Exercise:
Copy the line containing "Out of the white", then all lines after it up to and including the final line of the material, exactly and without additions.

[Stored data]
· · · · · · ·

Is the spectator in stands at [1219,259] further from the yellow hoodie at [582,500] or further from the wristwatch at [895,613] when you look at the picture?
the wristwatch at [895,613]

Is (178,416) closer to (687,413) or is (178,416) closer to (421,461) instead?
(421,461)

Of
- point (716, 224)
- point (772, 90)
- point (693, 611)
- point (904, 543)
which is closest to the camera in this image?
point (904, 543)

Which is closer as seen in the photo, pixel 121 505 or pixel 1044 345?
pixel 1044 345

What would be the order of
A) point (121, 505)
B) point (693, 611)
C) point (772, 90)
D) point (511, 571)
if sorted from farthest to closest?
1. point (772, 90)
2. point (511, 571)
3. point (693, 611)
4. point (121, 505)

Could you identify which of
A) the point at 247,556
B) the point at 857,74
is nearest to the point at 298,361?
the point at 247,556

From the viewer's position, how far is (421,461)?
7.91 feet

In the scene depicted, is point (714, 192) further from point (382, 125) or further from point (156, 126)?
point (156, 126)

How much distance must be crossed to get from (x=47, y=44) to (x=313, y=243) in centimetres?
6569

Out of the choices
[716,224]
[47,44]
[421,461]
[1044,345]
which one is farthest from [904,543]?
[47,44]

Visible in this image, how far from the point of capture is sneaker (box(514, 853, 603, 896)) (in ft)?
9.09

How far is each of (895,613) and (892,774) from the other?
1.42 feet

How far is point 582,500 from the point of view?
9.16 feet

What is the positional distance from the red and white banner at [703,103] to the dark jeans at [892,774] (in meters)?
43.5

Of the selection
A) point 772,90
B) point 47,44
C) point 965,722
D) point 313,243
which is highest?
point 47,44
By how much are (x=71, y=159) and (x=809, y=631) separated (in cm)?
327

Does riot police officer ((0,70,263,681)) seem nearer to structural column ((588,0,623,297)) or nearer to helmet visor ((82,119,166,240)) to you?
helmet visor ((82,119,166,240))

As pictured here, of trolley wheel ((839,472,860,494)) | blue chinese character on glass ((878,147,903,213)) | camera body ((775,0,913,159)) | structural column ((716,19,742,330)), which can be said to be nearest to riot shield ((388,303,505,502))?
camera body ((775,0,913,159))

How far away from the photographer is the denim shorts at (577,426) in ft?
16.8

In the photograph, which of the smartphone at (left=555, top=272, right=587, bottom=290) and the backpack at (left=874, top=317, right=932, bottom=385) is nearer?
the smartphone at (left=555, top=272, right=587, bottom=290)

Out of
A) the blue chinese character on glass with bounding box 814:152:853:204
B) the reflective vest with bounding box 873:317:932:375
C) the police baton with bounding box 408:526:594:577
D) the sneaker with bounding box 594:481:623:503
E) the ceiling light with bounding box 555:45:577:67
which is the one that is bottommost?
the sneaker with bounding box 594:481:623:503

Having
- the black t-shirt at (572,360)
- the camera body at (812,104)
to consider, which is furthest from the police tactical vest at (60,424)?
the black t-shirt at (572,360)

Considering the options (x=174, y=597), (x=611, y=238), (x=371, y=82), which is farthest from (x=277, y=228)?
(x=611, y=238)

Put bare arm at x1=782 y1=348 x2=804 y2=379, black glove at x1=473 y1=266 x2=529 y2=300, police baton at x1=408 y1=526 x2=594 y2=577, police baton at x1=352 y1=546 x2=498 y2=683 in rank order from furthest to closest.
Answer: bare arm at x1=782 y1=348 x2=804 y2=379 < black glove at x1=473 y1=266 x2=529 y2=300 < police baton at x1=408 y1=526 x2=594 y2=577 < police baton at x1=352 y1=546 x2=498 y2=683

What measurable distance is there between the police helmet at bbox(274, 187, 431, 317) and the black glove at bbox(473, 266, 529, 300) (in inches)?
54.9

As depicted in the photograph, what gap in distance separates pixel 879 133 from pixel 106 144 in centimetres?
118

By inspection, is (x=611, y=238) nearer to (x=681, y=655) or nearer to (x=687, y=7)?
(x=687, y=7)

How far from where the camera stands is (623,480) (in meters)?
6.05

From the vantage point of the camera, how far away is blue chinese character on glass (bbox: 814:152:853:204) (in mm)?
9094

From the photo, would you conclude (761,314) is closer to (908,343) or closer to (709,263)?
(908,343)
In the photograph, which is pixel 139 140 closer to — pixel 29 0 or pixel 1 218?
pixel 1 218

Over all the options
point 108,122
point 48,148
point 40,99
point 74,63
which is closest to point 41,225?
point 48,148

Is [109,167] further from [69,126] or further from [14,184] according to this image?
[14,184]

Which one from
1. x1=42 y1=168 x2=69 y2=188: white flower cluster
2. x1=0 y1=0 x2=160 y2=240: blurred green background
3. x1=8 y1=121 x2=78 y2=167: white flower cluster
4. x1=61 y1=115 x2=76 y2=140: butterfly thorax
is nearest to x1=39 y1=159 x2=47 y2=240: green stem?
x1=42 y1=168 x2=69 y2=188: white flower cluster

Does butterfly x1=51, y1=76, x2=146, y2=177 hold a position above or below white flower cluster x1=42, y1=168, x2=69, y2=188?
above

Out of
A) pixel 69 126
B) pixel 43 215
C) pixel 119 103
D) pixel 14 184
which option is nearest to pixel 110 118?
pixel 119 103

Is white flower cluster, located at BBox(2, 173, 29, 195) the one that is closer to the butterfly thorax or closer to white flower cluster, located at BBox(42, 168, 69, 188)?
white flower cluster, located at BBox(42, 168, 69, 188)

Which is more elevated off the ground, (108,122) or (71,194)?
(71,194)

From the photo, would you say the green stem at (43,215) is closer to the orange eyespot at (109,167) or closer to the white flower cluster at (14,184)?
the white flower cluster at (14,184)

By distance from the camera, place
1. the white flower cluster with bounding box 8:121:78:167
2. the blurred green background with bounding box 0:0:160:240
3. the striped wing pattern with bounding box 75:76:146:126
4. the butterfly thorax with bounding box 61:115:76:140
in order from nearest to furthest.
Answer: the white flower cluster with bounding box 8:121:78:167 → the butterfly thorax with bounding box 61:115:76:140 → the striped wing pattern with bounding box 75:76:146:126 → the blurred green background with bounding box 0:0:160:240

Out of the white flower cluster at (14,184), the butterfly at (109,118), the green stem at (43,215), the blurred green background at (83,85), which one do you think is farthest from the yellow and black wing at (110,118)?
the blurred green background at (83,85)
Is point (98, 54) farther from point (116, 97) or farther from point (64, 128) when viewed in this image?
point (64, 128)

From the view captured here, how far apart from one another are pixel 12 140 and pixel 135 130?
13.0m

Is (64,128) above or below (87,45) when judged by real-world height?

· · · · · · ·

Answer in full:
Out of the white flower cluster at (14,184), the butterfly at (109,118), the green stem at (43,215), the blurred green background at (83,85), which one do you think is farthest from the yellow and black wing at (110,118)?
the blurred green background at (83,85)
Is point (98, 54) farther from point (116, 97) or farther from point (64, 128) when viewed in this image?
point (64, 128)

From the view captured here, how far apart from one another are pixel 12 140 and pixel 135 130?
13.0m

Is (64,128) above or below (87,45) when judged by real-world height?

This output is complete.